第6話 おそらく答は単純なんじゃ

 『蘇生術師』と聞いたレスリーは、驚きの声を上げた。

「『蘇生』ですって? 素晴らしいではありませんか。死んだものを生き返らせることができるのならば、例えば勇者様方と一緒に行動してもらえば、勇者様、聖女様に万が一のことが起こっても、安心できますからな。

 いや、それよりも王城内にとどめておいた方がいいか。勇者に攻め込まれた魔族どもが、苦し紛れに、王城に強襲をかけることも考えられます。勇者様が万全の状態にあって、万が一など考えられないのであれば、むしろ陛下のそばに控えてもらった方が──」

 興奮した調子でしゃべるレスリーだったが、エルベルトは首を振って、

「いや。それがどうやら、違うようなのじゃ」

「違う? といいますと?」

「わしも、最初はそういう能力を持つジョブかと思ってな。いろいろと試してみたんじゃ。

 まずは、ヒトの死体を使って、蘇生できるかどうか試してみた。馬車にひかれて死んだ直後の子供の死体を用意し、蘇生術師をその前に連れて行って、蘇生させるよう命じてみたんじゃ。じゃが、駄目じゃった。蘇生はもちろん、傷を負った部分の修復もなされなかったし、スキルや術式の発動自体、感知することができなかった。

 ヒトではなく、馬や犬といった動物でもやってみたが、結果は同じじゃ。何も起こらなかった」

「ですがそれは、まだスキルに目覚めていないだけなのでは?」

「いや、宝玉の鑑定によると、スキルは既に『蘇生』を持っている。持っているスキルは、その一つだけじゃがな。

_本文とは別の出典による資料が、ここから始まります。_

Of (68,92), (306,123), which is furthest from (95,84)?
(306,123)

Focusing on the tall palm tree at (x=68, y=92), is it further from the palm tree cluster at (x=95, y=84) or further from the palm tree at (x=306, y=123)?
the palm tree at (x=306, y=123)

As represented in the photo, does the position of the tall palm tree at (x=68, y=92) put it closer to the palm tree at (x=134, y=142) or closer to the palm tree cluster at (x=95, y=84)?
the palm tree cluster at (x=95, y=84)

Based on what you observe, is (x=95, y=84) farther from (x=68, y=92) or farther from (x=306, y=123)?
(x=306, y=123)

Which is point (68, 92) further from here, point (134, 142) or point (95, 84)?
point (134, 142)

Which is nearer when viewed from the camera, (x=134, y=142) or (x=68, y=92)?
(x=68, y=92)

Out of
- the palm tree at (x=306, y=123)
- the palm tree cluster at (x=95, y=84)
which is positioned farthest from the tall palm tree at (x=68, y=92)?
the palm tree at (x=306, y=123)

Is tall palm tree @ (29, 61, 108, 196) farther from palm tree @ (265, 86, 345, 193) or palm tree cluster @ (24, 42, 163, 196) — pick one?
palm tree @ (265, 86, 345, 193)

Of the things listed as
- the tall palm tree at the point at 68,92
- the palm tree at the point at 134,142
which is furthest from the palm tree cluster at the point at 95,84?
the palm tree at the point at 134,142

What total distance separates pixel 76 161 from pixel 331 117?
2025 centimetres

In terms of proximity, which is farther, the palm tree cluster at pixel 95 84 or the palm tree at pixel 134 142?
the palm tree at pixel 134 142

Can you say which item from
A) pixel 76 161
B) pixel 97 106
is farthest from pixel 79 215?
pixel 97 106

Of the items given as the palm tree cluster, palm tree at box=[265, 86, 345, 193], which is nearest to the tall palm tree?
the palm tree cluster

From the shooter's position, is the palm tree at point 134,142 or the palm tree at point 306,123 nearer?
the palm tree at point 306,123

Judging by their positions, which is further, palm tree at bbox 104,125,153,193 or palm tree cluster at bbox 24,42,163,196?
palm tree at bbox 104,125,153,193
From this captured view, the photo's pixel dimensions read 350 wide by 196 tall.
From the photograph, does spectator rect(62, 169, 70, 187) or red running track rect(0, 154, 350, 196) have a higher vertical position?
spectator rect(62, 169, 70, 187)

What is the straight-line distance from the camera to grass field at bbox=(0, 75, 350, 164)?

 魔力、体力などの値は、他のマレビトと同等かやや劣っている程度じゃから、魔力が足りていない可能性はある。じゃが、だとしたら、スキル発動の失敗や、魔力が不足している感覚があってもおかしくはないはずなんじゃが、本人にきいても、そんなものは一切感じていないという。

 スキルというものは、それを持ってさえいれば、発動自体は半ば自動的になされるものじゃ。上手い下手はあるにしても、な。その発動が起きないとなれば、蘇生というスキルは、目の前に死体がある状態で使うものではない、ということなのじゃろう」

「では、だとしたら蘇生とは、いったいどういうスキルなのですか?」

「その点について、一つ、試してみたいと思っておることがある。なに、おそらくじゃが、答は単純なことなんじゃよ。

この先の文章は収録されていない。